With the turbulent politics of America daily hitting the news, Simple 8 takes us to the infamous assassination of President Lincoln by the actor John Wilkes Booth.
Wooden pillars on either side of the stage are hung with pictures. Prominent on one side is a picture of Trump, clenched fist in the air after his near assassination. The picture high on the other side shows the body of Kennedy slumped in a car having been shot in Dallas. Other placards take us through the different dates being covered in their show.
The central storyline follows Booth (Brandon Bassir) from a childhood having fun doing Shakespeare with his family in a household where an often absent father treats him harshly to his death in a burning barn on 26 April 1865, just 15 days after he killed Lincoln.
His father, irritated, arrives to the stage where John Wilkes is play-acting with his brother Edwin and sister Asia. His manner is severe and impatient, his voice exaggerated as if talking to his family was a practice for some stage melodrama.
During the play, we glimpse bits of John Wilkes's acting, his anger at Lincoln's threat to end slavery, his courtship of two women, to one of whom he proposes marriage, and finally his escape after jumping onto the stage of Ford’s Theatre where he had just shot Lincoln shouting “sic semper tyrannis”.
Although that could have been the end of the play, we have a postscript detour to Thomas H "Boston" Corbett, the soldier who shot him dead in the Virginia barn he’d been hiding.
Unfortunately, that isn’t the only detour from the meat of a story. There are also some earlier reflections on the history of the American National Anthem and discussions on the lighting of the Statue of Liberty.

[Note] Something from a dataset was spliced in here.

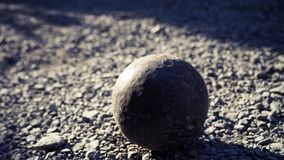 Old petanque balls on the ground. Steel ball on the ground. Light and shadow. Old petanque balls on the ground. Steel ball on the ground. Light and shadow stock photos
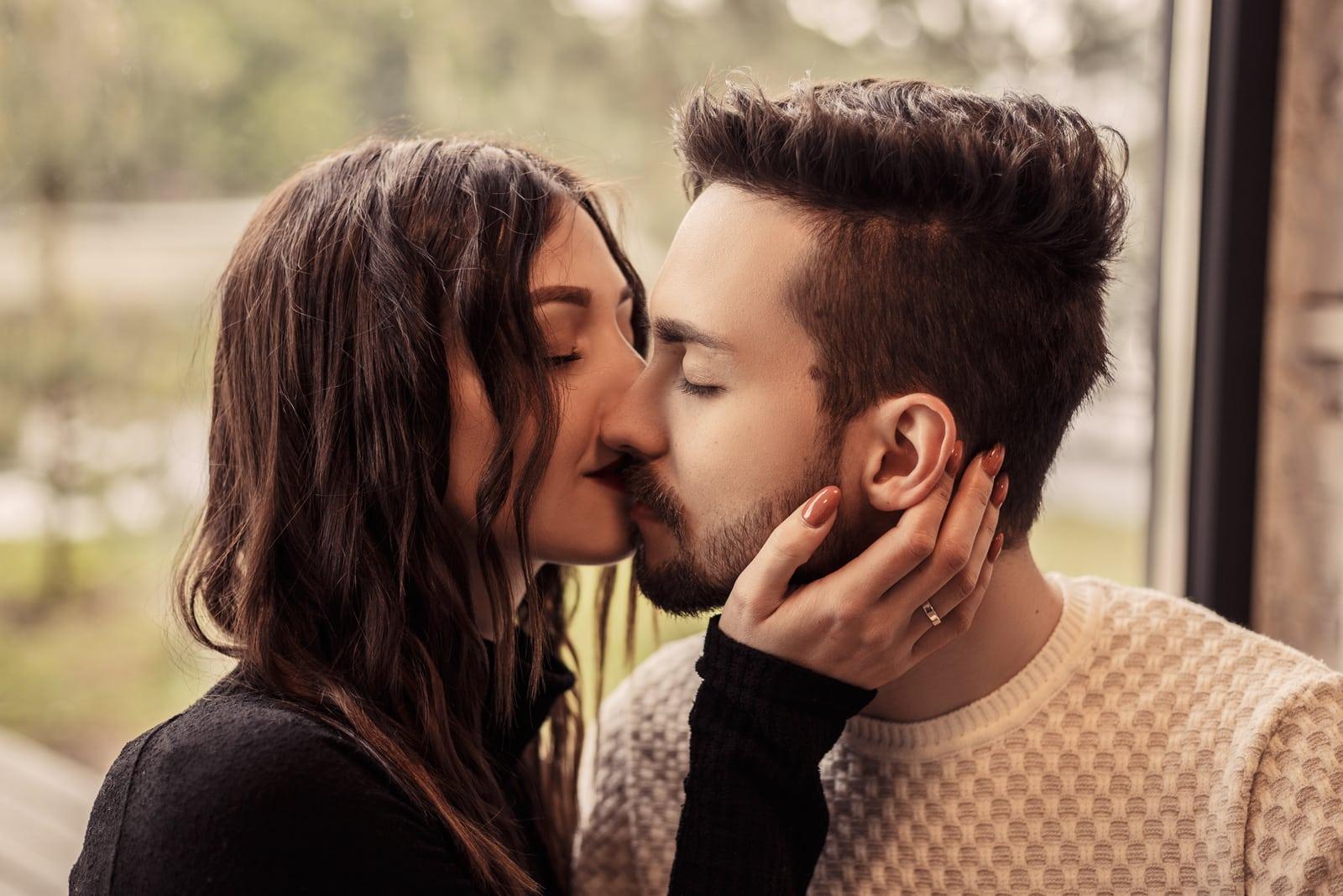 a loving couple passionately kiss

There is also little development of any thematic purpose in the play. On the Civil War and slavery, we learn little more than John Wilkes's support of the South and the continuation of slavery, while Lincoln headed the forces of the North and claims he would prefer slavery would just die away.
The lively cast of seven performs thirty-two parts clearly. If you dropped around for any ten minutes of the show, it would grab and hold your attention. The problem is, it feels like a collection of disconnected fragments with no common purpose beyond the name of John Wilkes Booth.